Shell announces first gas from Trinidad and Tobago field

The move has been heralded as a “milestone” by the company, despite increased scrutiny on its operations in light of climate commitments.

By Scarlett Evans

Production at oil and gas major Shell’s Caribbean site has begun, with start-up of the Colibri field in Trinidad and Tobago marking a “significant milestone” in the company’s growth strategy.  

First gas at the site follows an amendment to the Block 6 production sharing contract, allowing for delivery of gas supplies both domestically and internationally through Atlantic LNG.  

Wael Sawan, director of integrated gas, renewable and energy solutions at Shell said in a press release: “I am proud of the team in Trinidad and Tobago for their commitment to safely delivering this project on time. This reinforces the delivery of Shell’s Powering Progress strategy in country, as we seek to provide more and cleaner energy solutions, globally.”  

He added: “Colibri, along with other development projects, will see natural gas going into both the domestic petrochemical markets and into LNG exports, in line with the energy ambitions of Trinidad and Tobago.” 
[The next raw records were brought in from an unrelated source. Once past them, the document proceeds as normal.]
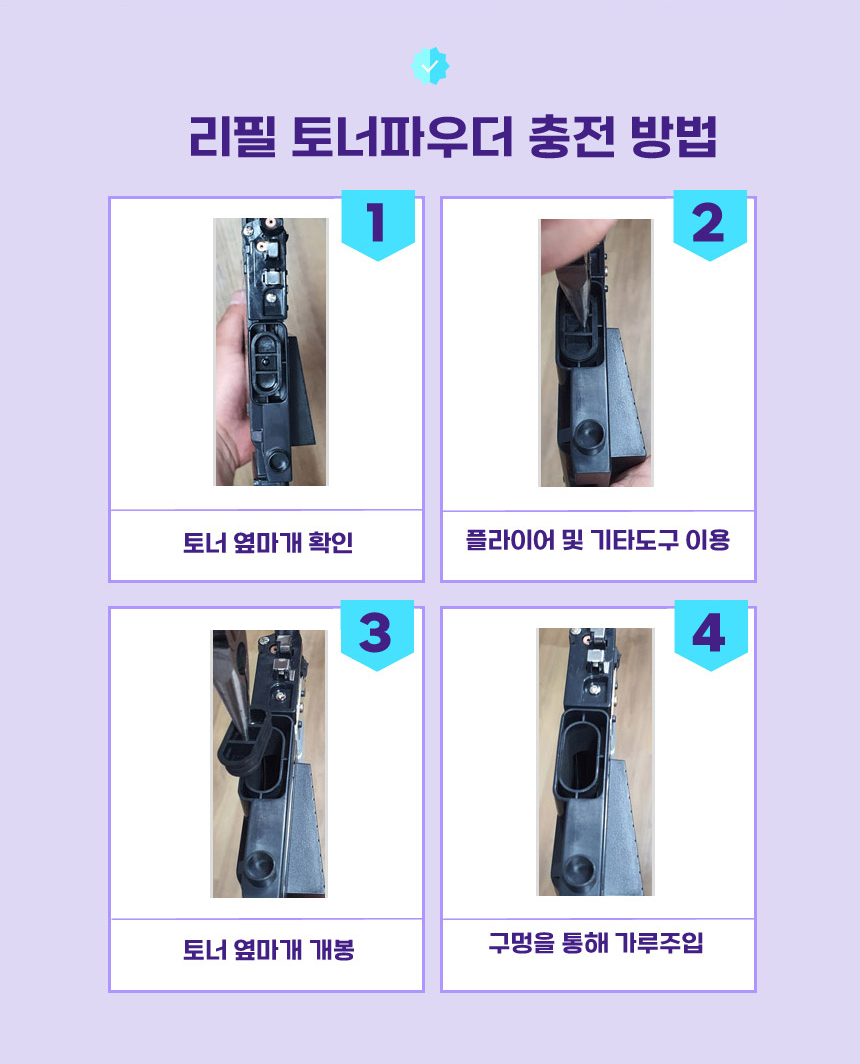 리필 토너파우더 충전 방법

1

토너 옆마개 확인

2

플라이어 및 기타도구 이용

3

토너 옆마개 개봉

4

구멍을 통해 가루주입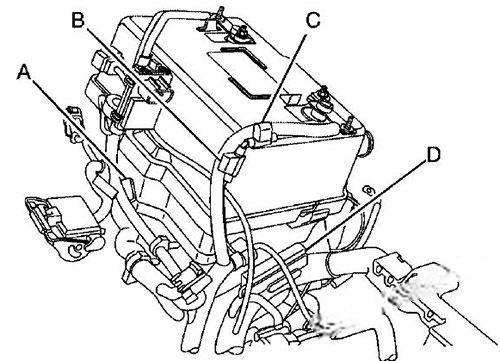 B
C
A
D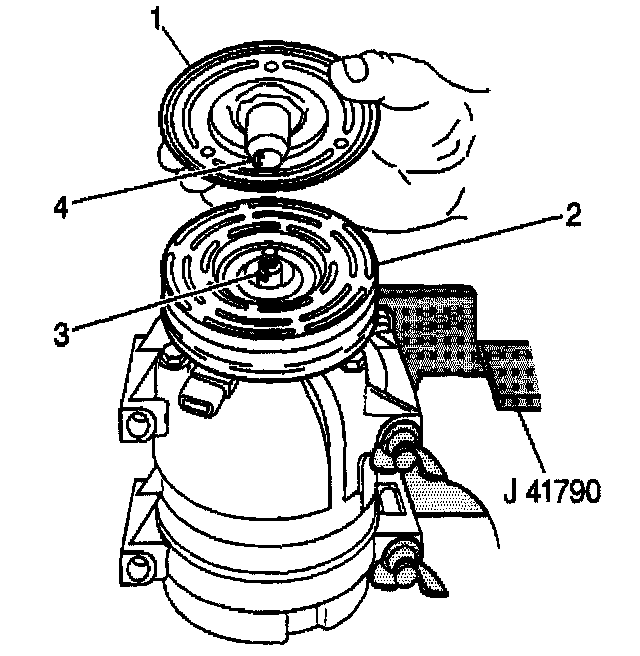 1
4
2
3
J 41790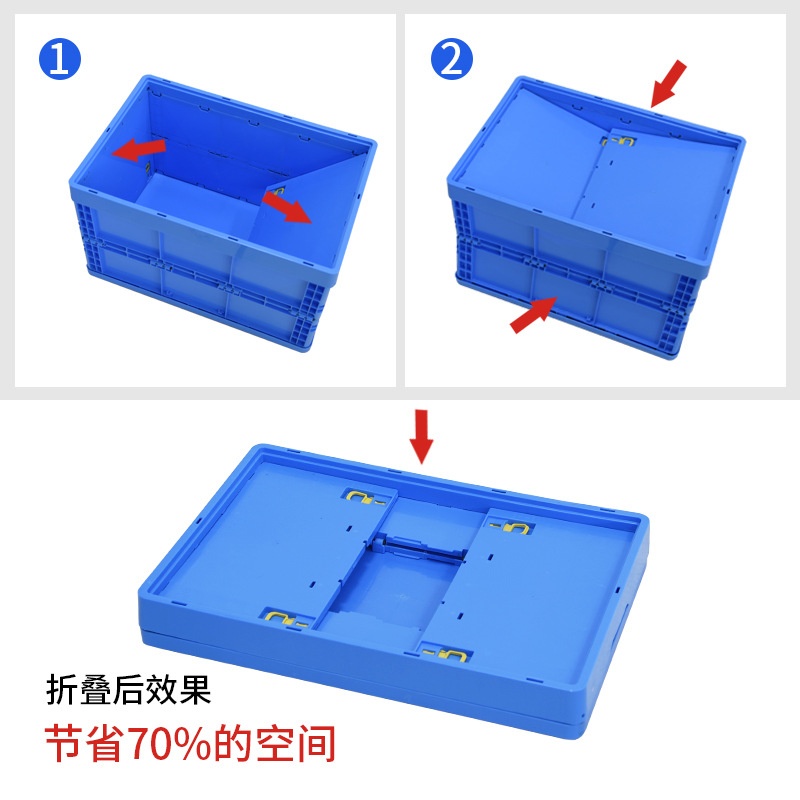 1

2

折叠后效果

节省70%的空间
The field could add an estimated 30,000 barrels of oil equivalent per day (boe/d) of sustained near-term gas production, with peak production expected to be around 43,000boe/d, generated through a series of four subsea gas wells linked back to the existing Poinsettia Platform located in the North Coast Marine Area (NCMA), north of Trinidad. 
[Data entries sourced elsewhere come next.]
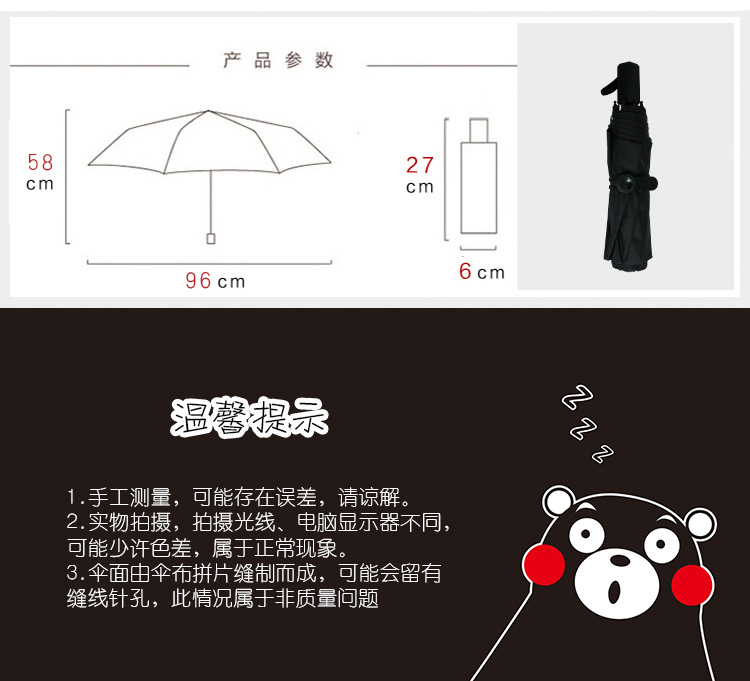 产品参数

58 cm

96 cm

27 cm

6 cm

温馨提示

Z Z Z

1.手工测量，可能存在误差，请谅解。
2.实物拍摄，拍摄光线、电脑显示器不同，可能少许色差，属于正常现象。
3.伞面由伞布拼片缝制而成，可能会留有缝线针孔，此情况属于非质量问题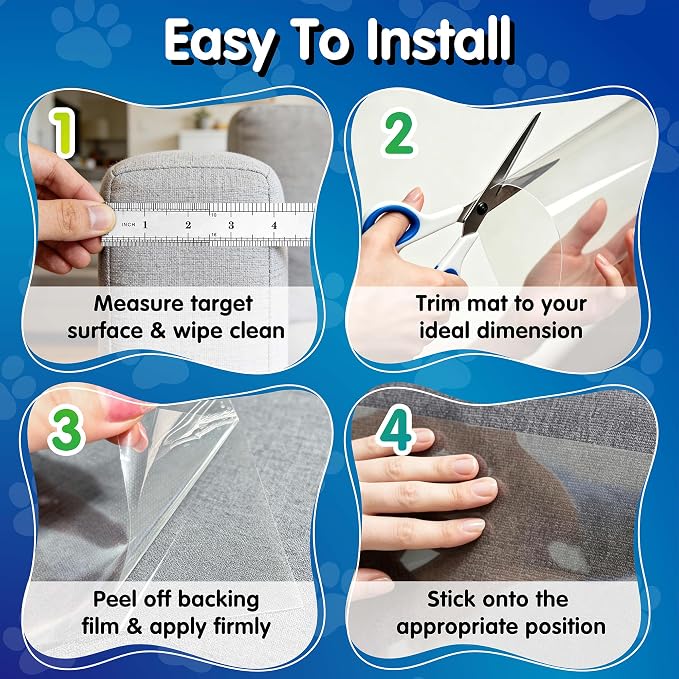 Easy To Install

1

INCH 1 2 3 4

Measure target surface & wipe clean

2

Trim mat to your ideal dimension

3

Peel off backing film & apply firmly

4

Stick onto the appropriate position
The project is co-owned with the Trinidad and Tobago national oil company Heritage Petroleum Company, which has a working interest in Block 22 and NCMA-4 of 10% and 20% respectively in the NCMA. 

News of the production success comes in the same week as Shell was granted extension of its licence to develop the controversial Cambo gas field in the North Sea, as the UK Government ramps up attempts to target volatile gas supplies and booming energy prices. While environmental groups have consistently opposed any further oil and gas development, the ripple effects of sanctions against Russia have led nations to pause pledges to phase out fossil fuels as they seek to fill market gaps.  
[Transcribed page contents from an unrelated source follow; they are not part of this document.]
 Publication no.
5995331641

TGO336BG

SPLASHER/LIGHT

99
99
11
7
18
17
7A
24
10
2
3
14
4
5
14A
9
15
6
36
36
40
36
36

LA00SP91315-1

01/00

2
Shell previously announced it was withdrawing funding for the Cambo field, however in March this year the company said that it was reconsidering its position in light of renewed demand to accelerate domestic energy sources in the UK.  

News of the extension has unsurprisingly been met with upset from environmental groups. Writing on Twitter, Friends of the Earth Scotland said: “The Cambo licence extension simply delays its inevitable rejection and the transition away from fossil fuels. The government must instead rapidly scale up renewables while supporting a just transition for workers and communities.”